▸ **Your assignment**:
Where an image appears in the data, omit it and reproduce the rest exactly.

==========

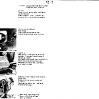 12-engine_electrical_equipment_img_13.jpg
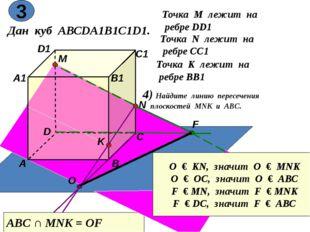 Дан куб АВСDA1B1C1D1. D1 D С1 С В1 В А1 А M Точка М лежит на ребре DD1 N Точ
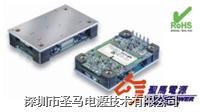 圣马电源专业代理ARTESYN电源模块 EXQ125-48S3V3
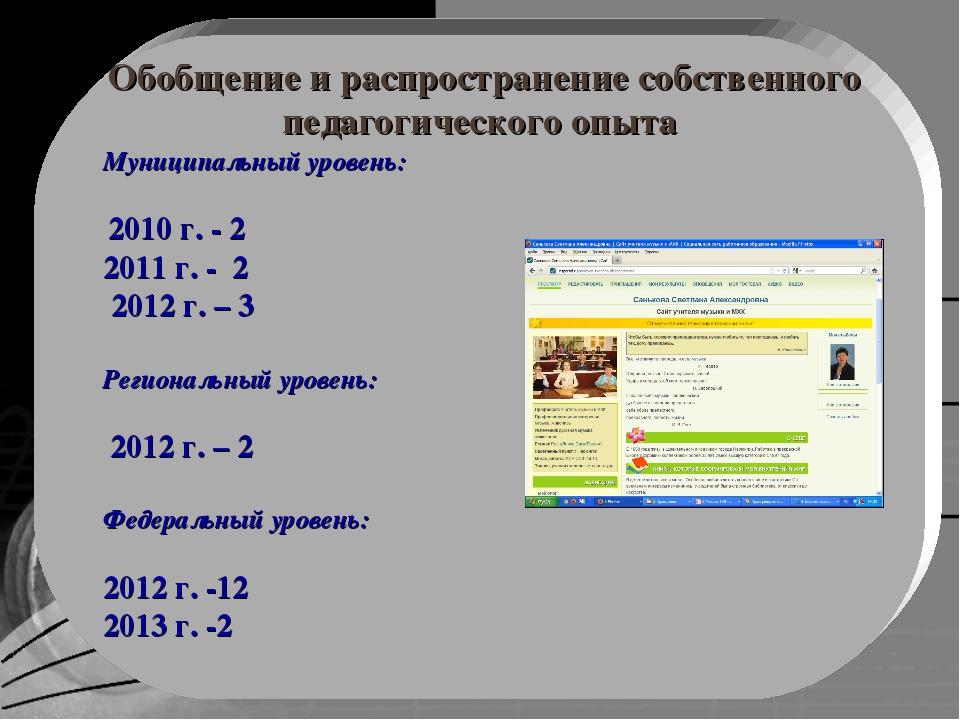 Обобщение и распространение собственного педагогического опыта Муниципальный...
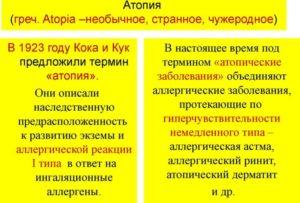 Атопия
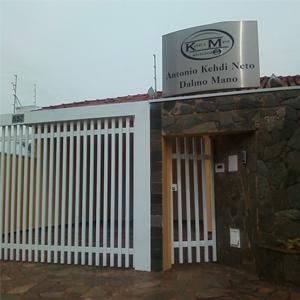 Hoje, conheceremos a fachada de uma banca em Ribeirão Preto/SP.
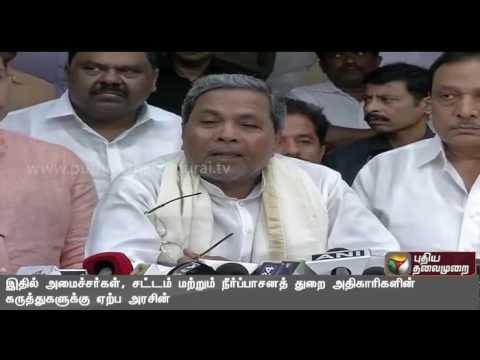 All-Party-MPs-Meeting-will-be-held-on-Tomorrow-Karnataka-CM-Siddaramaiah-announced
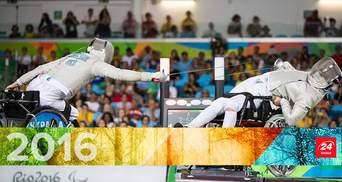 Перемога-2016: неймовірний успіх українців на Паралімпіаді в Ріо
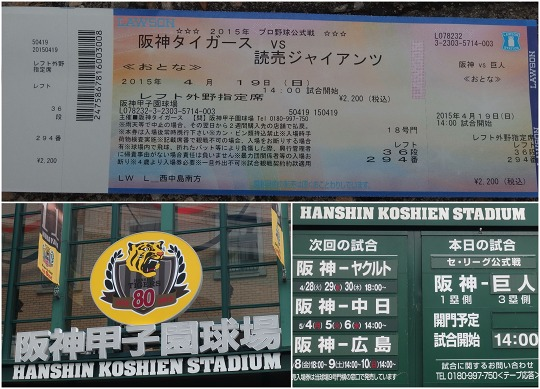 150419阪神・巨人戦チケット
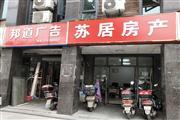 出租下沙宝龙城市广场商业街小面积旺铺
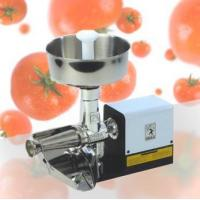 Buy cheap O.M.R.A. Mini Home Electric Tomato Milling Machine - (2500) from wholesalers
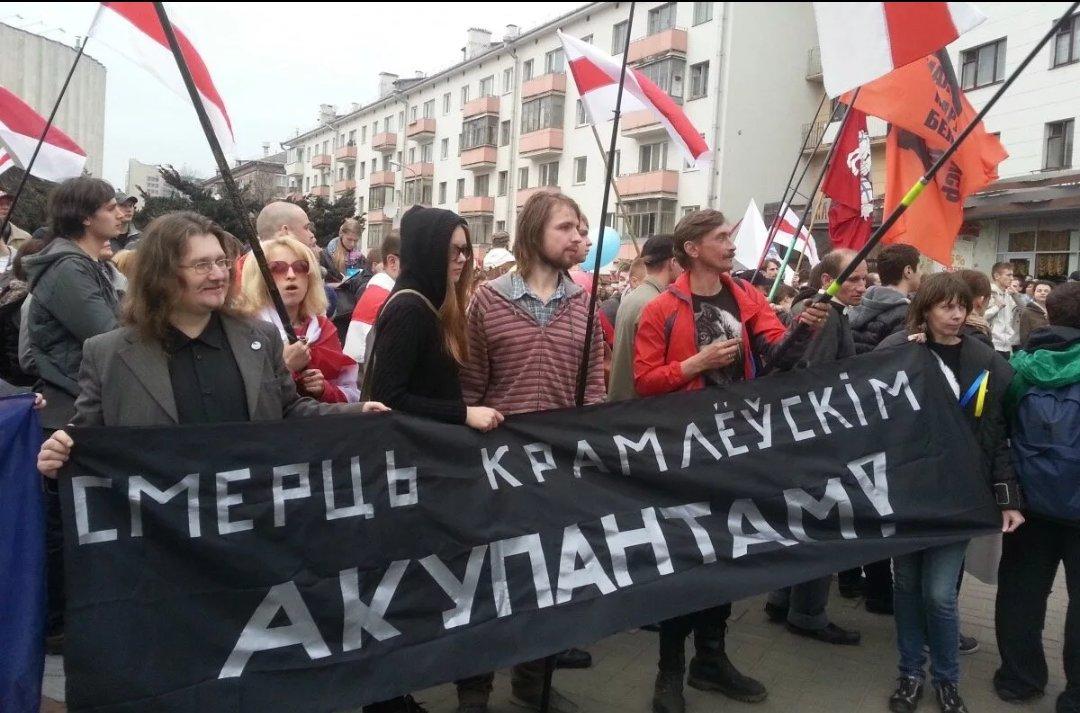 Бежавшие от Лукашенко изнеженные белорусские майданщики хлебнули горя в «свободной» Украине
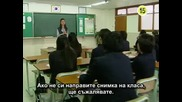 [ Bg Sub ] Hello My Teacher - Епизод 9 - 2/3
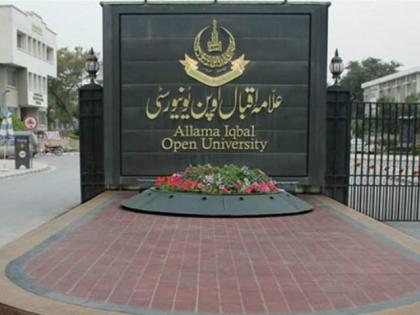 AIOU signs agreement to promote female literacy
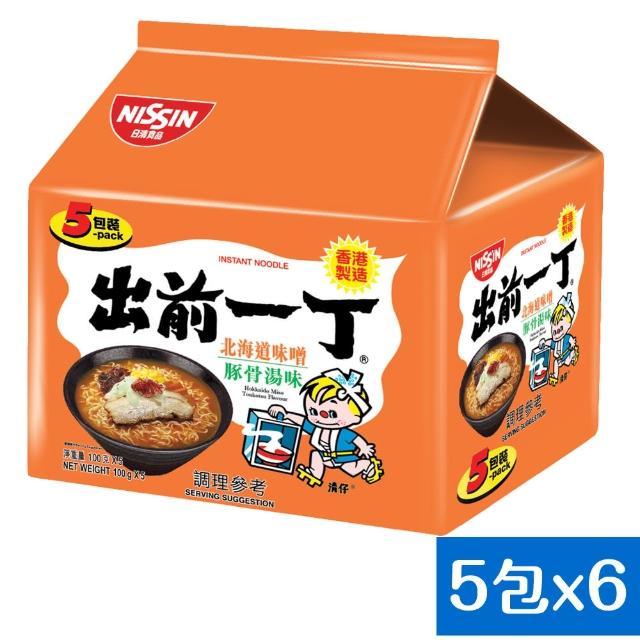 【日清】出前一丁北海道味噌豚骨湯味速食麵100gX30入(出前一丁)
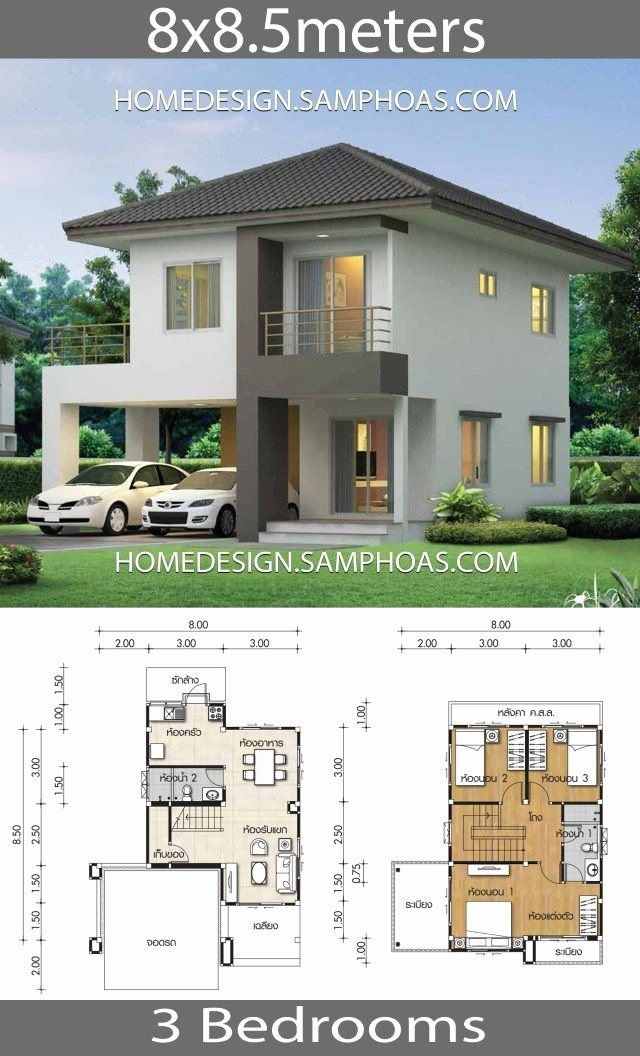 Sims 3 Modern House Ideas Awesome Small Home Design Plan 9 4 8 2m With 4 Bedrooms Untung Architectural House Plans Model House Plan Modern House Floor Plans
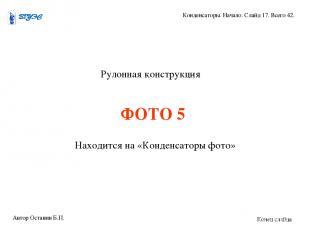 ФОТО 5 Находится на «Конденсаторы фото» Рулонная конструкция Автор Останин Б.П.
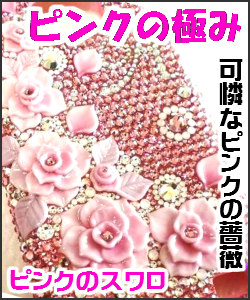 スマホケースデコ ピンクの薔薇 デコケース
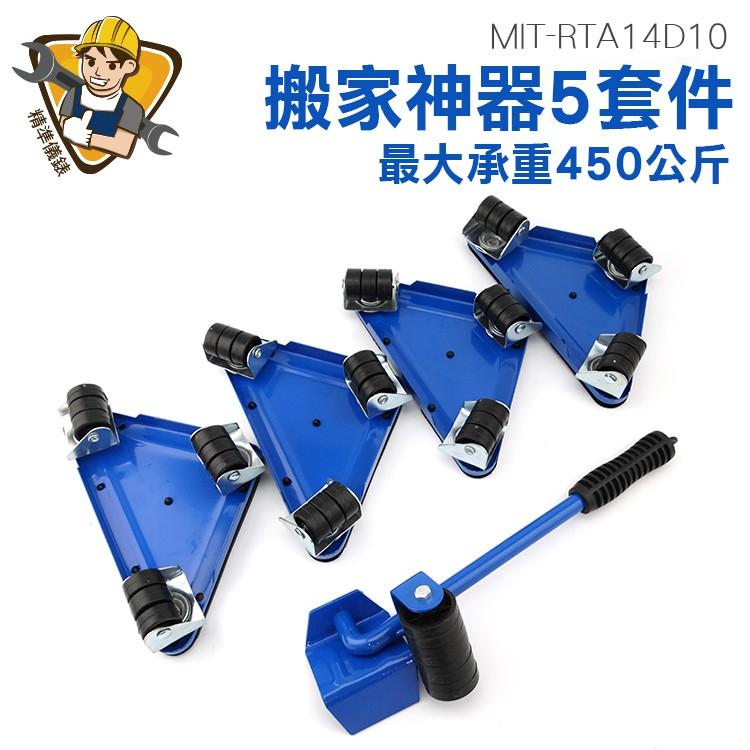 多功能搬家神器 省力搬家工具 重物移動工具 家具移動器 挪位神器 搬重器 MIT-RTA14D10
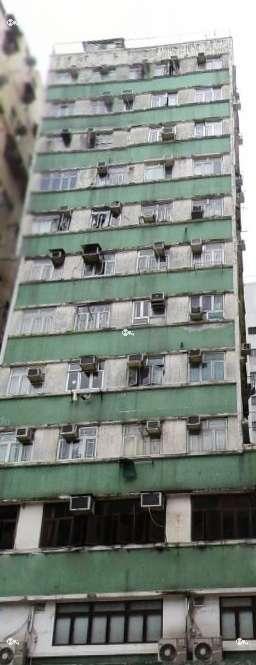 深水埗|住宅|正嘉大樓|荔枝角道 299-303號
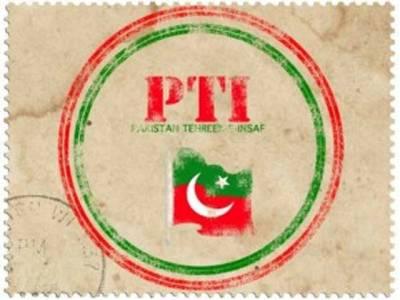 تحریک انصاف 17 اکتوبر کو سرگودھا میں جلسہ کرے گی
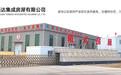 新疆地區63打包箱房成品型材生產廠家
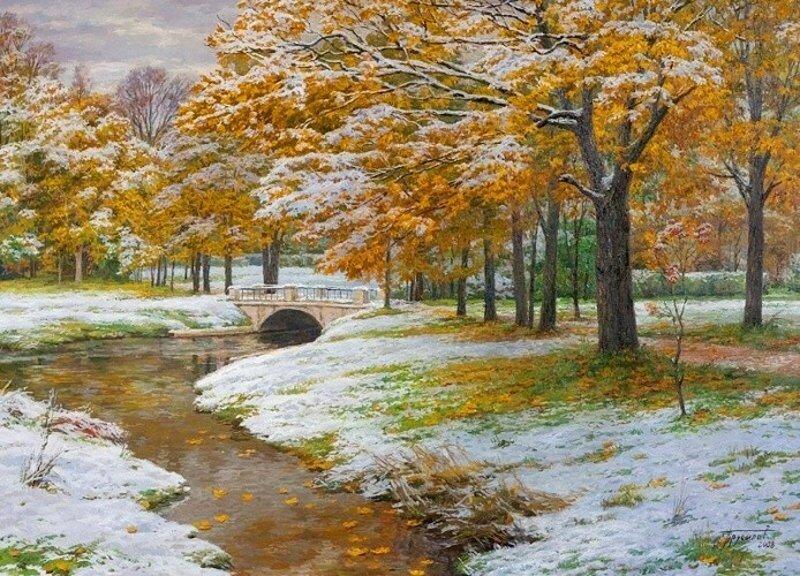 Фото природы конец октября
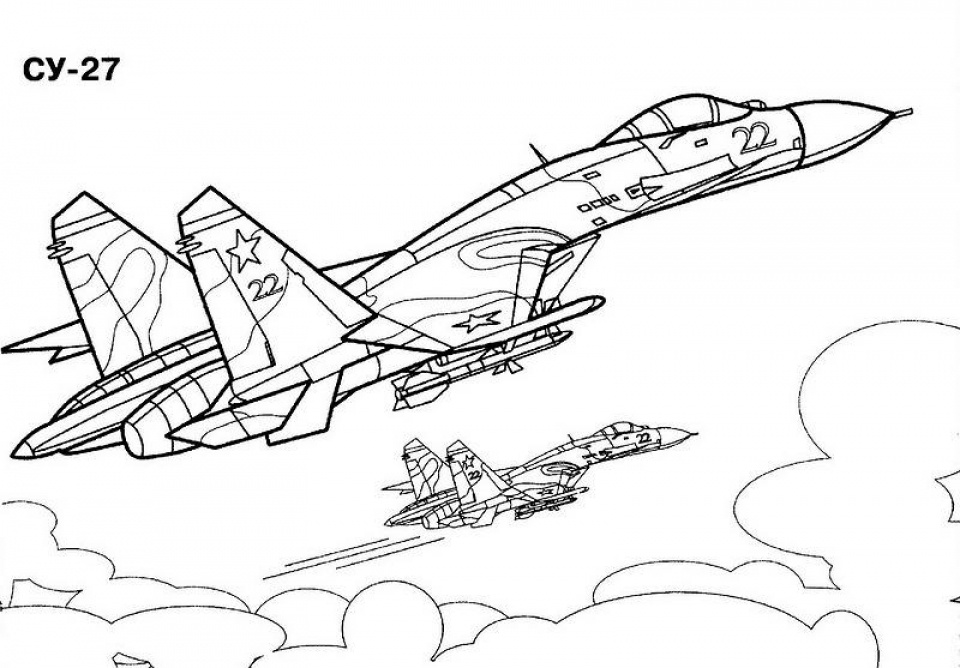 Airplane Coloring Book AdultcoloringbookZ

==========

▸ **Expected answer**:
 12-engine_electrical_equipment_img_13.jpg
 Дан куб АВСDA1B1C1D1. D1 D С1 С В1 В А1 А M Точка М лежит на ребре DD1 N Точ
 圣马电源专业代理ARTESYN电源模块 EXQ125-48S3V3
 Обобщение и распространение собственного педагогического опыта Муниципальный...
 Атопия
 Hoje, conheceremos a fachada de uma banca em Ribeirão Preto/SP.
 All-Party-MPs-Meeting-will-be-held-on-Tomorrow-Karnataka-CM-Siddaramaiah-announced
 Перемога-2016: неймовірний успіх українців на Паралімпіаді в Ріо
 150419阪神・巨人戦チケット
 出租下沙宝龙城市广场商业街小面积旺铺
 Buy cheap O.M.R.A. Mini Home Electric Tomato Milling Machine - (2500) from wholesalers
 Бежавшие от Лукашенко изнеженные белорусские майданщики хлебнули горя в «свободной» Украине
 [ Bg Sub ] Hello My Teacher - Епизод 9 - 2/3
 AIOU signs agreement to promote female literacy
 【日清】出前一丁北海道味噌豚骨湯味速食麵100gX30入(出前一丁)
 Sims 3 Modern House Ideas Awesome Small Home Design Plan 9 4 8 2m With 4 Bedrooms Untung Architectural House Plans Model House Plan Modern House Floor Plans
 ФОТО 5 Находится на «Конденсаторы фото» Рулонная конструкция Автор Останин Б.П.
 スマホケースデコ ピンクの薔薇 デコケース
 多功能搬家神器 省力搬家工具 重物移動工具 家具移動器 挪位神器 搬重器 MIT-RTA14D10
 深水埗|住宅|正嘉大樓|荔枝角道 299-303號
 تحریک انصاف 17 اکتوبر کو سرگودھا میں جلسہ کرے گی
 新疆地區63打包箱房成品型材生產廠家
 Фото природы конец октября
 Airplane Coloring Book AdultcoloringbookZ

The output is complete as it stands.